Anthropic to give EU cybersecurity agency ENISA access to Claude Mythos through Project Glasswing, ending weeks-long standoff

Anthropic will allow ENISA, the European Union’s cybersecurity agency, to join Project Glasswing and gain access to Claude Mythos Preview, Bloomberg reported on June 1 citing people familiar with the matter — making ENISA the first EU institution to access the model. Anthropic communicated the decision to the European Commission over the weekend, with a trip by Commission officials to San Francisco the prior Thursday believed to be the decisive catalyst after four to five rounds of prior talks since April. ENISA spokesperson Laura Heuvinck confirmed the offer to the Financial Times, saying “it’s been offered but the conditions are still being agreed”; European Commission spokesperson Thomas Regnier stated the Commission had “several productive meetings with Anthropic” and welcomed “the latest developments on potential future access.” The terms governing data sovereignty, the scope of systems ENISA may test, and restrictions on sharing findings with EU member states have not been publicly disclosed and remain under negotiation.

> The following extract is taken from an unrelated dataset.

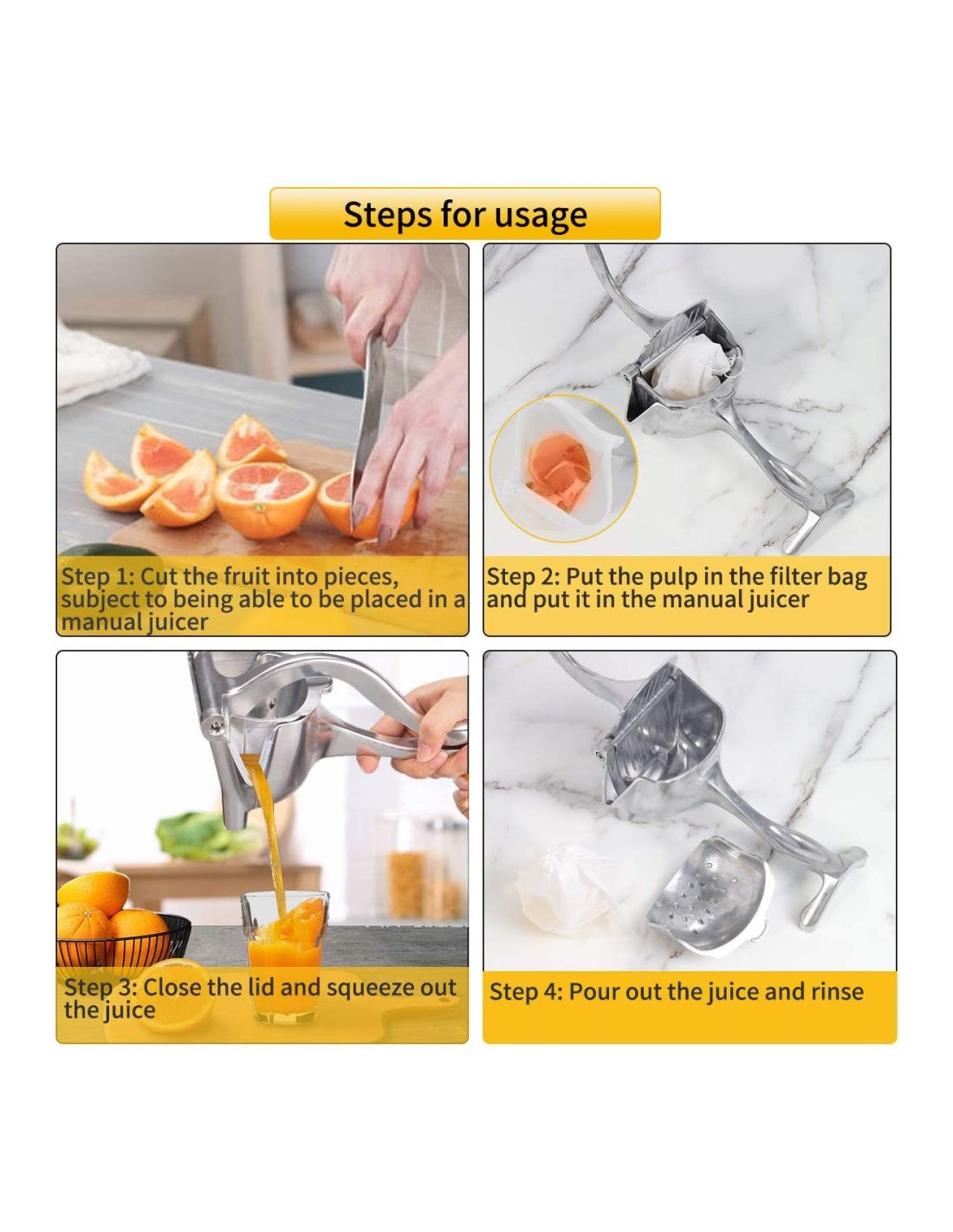 Steps for usage

Step 1: Cut the fruit into pieces, subject to being able to be placed in a manual juicer

Step 2: Put the pulp in the filter bag and put it in the manual juicer

Step 3: Close the lid and squeeze out the juice

Step 4: Pour out the juice and rinse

The agreement ends a weeks-long standoff that had become a focal point of transatlantic AI tensions. Euro-area finance ministers, the European Central Bank, and multiple EU member states had demanded access after learning Mythos had identified vulnerabilities in systems European banks, governments, and critical infrastructure operators rely on — findings no European institution could see. Launched in April 2026, Claude Mythos Preview can autonomously identify security flaws across complex codebases and generates working exploits on the first attempt in over 83% of cases, a capability that simultaneously attracted and alarmed European regulators. Project Glasswing currently counts over 40 member organizations including Amazon, Apple, Microsoft, Google, and the Linux Foundation; the Pentagon has separately been using Mythos to patch vulnerabilities in U.S. government systems; and the UK’s AI Security Institute received access earlier. BNP Paribas and Mistral have nonetheless been developing a European alternative and will continue that effort regardless of the ENISA deal. The EU AI Act, which enters full enforcement in August 2026, contains no mechanism to compel a non-European company to share its most capable AI models with EU regulators — a structural gap the episode has laid bare.